(GIVEN INFORMATION Opens)

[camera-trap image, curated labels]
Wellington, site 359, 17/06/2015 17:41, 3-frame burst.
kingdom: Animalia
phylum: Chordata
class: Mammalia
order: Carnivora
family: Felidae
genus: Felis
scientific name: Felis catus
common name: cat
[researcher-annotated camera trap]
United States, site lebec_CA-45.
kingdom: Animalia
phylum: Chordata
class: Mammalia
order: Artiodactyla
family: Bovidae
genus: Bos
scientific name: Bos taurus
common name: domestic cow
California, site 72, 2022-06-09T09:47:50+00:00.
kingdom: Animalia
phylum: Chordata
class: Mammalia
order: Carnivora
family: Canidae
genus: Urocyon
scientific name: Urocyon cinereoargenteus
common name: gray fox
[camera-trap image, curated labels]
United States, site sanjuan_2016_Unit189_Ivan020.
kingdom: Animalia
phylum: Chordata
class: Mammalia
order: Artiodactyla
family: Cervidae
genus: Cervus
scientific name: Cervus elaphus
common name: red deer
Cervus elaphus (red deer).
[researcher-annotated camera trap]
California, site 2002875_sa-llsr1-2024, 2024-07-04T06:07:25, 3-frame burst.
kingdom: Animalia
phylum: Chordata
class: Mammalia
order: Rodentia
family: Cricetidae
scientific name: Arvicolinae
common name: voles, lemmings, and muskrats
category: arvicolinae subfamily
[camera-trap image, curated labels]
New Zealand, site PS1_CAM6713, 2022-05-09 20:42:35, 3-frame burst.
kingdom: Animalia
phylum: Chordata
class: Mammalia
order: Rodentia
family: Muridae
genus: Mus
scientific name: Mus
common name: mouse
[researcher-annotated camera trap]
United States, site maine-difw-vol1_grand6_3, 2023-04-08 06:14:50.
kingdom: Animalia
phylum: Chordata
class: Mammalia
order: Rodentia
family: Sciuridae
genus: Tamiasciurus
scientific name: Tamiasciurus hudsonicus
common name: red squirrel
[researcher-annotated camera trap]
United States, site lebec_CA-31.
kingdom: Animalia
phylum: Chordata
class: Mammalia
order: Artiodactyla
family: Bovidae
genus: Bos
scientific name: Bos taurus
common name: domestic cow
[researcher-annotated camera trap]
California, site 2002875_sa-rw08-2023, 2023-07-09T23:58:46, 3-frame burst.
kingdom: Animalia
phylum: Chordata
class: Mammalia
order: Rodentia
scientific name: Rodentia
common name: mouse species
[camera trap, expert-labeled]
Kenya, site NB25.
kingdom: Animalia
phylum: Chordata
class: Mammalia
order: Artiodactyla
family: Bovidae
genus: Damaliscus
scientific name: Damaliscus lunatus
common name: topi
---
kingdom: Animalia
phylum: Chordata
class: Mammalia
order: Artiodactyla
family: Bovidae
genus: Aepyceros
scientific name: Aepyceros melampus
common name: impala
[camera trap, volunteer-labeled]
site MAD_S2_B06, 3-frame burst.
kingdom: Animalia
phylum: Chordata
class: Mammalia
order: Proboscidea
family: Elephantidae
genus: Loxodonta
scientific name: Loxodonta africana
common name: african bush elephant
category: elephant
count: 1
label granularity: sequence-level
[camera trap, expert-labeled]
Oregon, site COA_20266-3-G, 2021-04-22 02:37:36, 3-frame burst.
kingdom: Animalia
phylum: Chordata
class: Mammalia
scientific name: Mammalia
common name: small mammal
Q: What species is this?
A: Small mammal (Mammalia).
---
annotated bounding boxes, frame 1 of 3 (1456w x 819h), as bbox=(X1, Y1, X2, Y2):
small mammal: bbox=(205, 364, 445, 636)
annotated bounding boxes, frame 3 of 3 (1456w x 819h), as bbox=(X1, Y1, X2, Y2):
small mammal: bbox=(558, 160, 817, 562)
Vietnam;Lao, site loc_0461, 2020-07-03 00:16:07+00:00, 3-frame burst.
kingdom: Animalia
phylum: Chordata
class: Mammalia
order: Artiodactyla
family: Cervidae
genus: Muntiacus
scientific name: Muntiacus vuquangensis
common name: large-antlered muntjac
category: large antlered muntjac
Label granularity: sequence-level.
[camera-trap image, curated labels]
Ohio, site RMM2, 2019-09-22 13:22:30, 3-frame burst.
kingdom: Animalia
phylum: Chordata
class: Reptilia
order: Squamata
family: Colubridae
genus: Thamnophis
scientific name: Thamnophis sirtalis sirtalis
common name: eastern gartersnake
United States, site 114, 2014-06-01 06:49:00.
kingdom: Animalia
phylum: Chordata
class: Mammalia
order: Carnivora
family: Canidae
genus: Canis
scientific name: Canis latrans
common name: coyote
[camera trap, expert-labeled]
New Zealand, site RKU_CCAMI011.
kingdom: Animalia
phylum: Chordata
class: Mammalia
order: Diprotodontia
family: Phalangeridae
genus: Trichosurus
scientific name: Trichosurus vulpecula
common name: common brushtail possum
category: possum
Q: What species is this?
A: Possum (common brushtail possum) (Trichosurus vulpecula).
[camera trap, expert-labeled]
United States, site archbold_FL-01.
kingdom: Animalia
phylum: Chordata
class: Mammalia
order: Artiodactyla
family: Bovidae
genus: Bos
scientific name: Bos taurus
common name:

(GIVEN INFORMATION Closes)

#### REQUIRED WORK:
Would you repeat each of the records above exactly?

#### SOLUTION:
[camera-trap image, curated labels]
Wellington, site 359, 17/06/2015 17:41, 3-frame burst.
kingdom: Animalia
phylum: Chordata
class: Mammalia
order: Carnivora
family: Felidae
genus: Felis
scientific name: Felis catus
common name: cat
[researcher-annotated camera trap]
United States, site lebec_CA-45.
kingdom: Animalia
phylum: Chordata
class: Mammalia
order: Artiodactyla
family: Bovidae
genus: Bos
scientific name: Bos taurus
common name: domestic cow
California, site 72, 2022-06-09T09:47:50+00:00.
kingdom: Animalia
phylum: Chordata
class: Mammalia
order: Carnivora
family: Canidae
genus: Urocyon
scientific name: Urocyon cinereoargenteus
common name: gray fox
[camera-trap image, curated labels]
United States, site sanjuan_2016_Unit189_Ivan020.
kingdom: Animalia
phylum: Chordata
class: Mammalia
order: Artiodactyla
family: Cervidae
genus: Cervus
scientific name: Cervus elaphus
common name: red deer
Cervus elaphus (red deer).
[researcher-annotated camera trap]
California, site 2002875_sa-llsr1-2024, 2024-07-04T06:07:25, 3-frame burst.
kingdom: Animalia
phylum: Chordata
class: Mammalia
order: Rodentia
family: Cricetidae
scientific name: Arvicolinae
common name: voles, lemmings, and muskrats
category: arvicolinae subfamily
[camera-trap image, curated labels]
New Zealand, site PS1_CAM6713, 2022-05-09 20:42:35, 3-frame burst.
kingdom: Animalia
phylum: Chordata
class: Mammalia
order: Rodentia
family: Muridae
genus: Mus
scientific name: Mus
common name: mouse
[researcher-annotated camera trap]
United States, site maine-difw-vol1_grand6_3, 2023-04-08 06:14:50.
kingdom: Animalia
phylum: Chordata
class: Mammalia
order: Rodentia
family: Sciuridae
genus: Tamiasciurus
scientific name: Tamiasciurus hudsonicus
common name: red squirrel
[researcher-annotated camera trap]
United States, site lebec_CA-31.
kingdom: Animalia
phylum: Chordata
class: Mammalia
order: Artiodactyla
family: Bovidae
genus: Bos
scientific name: Bos taurus
common name: domestic cow
[researcher-annotated camera trap]
California, site 2002875_sa-rw08-2023, 2023-07-09T23:58:46, 3-frame burst.
kingdom: Animalia
phylum: Chordata
class: Mammalia
order: Rodentia
scientific name: Rodentia
common name: mouse species
[camera trap, expert-labeled]
Kenya, site NB25.
kingdom: Animalia
phylum: Chordata
class: Mammalia
order: Artiodactyla
family: Bovidae
genus: Damaliscus
scientific name: Damaliscus lunatus
common name: topi
---
kingdom: Animalia
phylum: Chordata
class: Mammalia
order: Artiodactyla
family: Bovidae
genus: Aepyceros
scientific name: Aepyceros melampus
common name: impala
[camera trap, volunteer-labeled]
site MAD_S2_B06, 3-frame burst.
kingdom: Animalia
phylum: Chordata
class: Mammalia
order: Proboscidea
family: Elephantidae
genus: Loxodonta
scientific name: Loxodonta africana
common name: african bush elephant
category: elephant
count: 1
label granularity: sequence-level
[camera trap, expert-labeled]
Oregon, site COA_20266-3-G, 2021-04-22 02:37:36, 3-frame burst.
kingdom: Animalia
phylum: Chordata
class: Mammalia
scientific name: Mammalia
common name: small mammal
Q: What species is this?
A: Small mammal (Mammalia).
---
annotated bounding boxes, frame 1 of 3 (1456w x 819h), as bbox=(X1, Y1, X2, Y2):
small mammal: bbox=(205, 364, 445, 636)
annotated bounding boxes, frame 3 of 3 (1456w x 819h), as bbox=(X1, Y1, X2, Y2):
small mammal: bbox=(558, 160, 817, 562)
Vietnam;Lao, site loc_0461, 2020-07-03 00:16:07+00:00, 3-frame burst.
kingdom: Animalia
phylum: Chordata
class: Mammalia
order: Artiodactyla
family: Cervidae
genus: Muntiacus
scientific name: Muntiacus vuquangensis
common name: large-antlered muntjac
category: large antlered muntjac
Label granularity: sequence-level.
[camera-trap image, curated labels]
Ohio, site RMM2, 2019-09-22 13:22:30, 3-frame burst.
kingdom: Animalia
phylum: Chordata
class: Reptilia
order: Squamata
family: Colubridae
genus: Thamnophis
scientific name: Thamnophis sirtalis sirtalis
common name: eastern gartersnake
United States, site 114, 2014-06-01 06:49:00.
kingdom: Animalia
phylum: Chordata
class: Mammalia
order: Carnivora
family: Canidae
genus: Canis
scientific name: Canis latrans
common name: coyote
[camera trap, expert-labeled]
New Zealand, site RKU_CCAMI011.
kingdom: Animalia
phylum: Chordata
class: Mammalia
order: Diprotodontia
family: Phalangeridae
genus: Trichosurus
scientific name: Trichosurus vulpecula
common name: common brushtail possum
category: possum
Q: What species is this?
A: Possum (common brushtail possum) (Trichosurus vulpecula).
[camera trap, expert-labeled]
United States, site archbold_FL-01.
kingdom: Animalia
phylum: Chordata
class: Mammalia
order: Artiodactyla
family: Bovidae
genus: Bos
scientific name: Bos taurus
common name:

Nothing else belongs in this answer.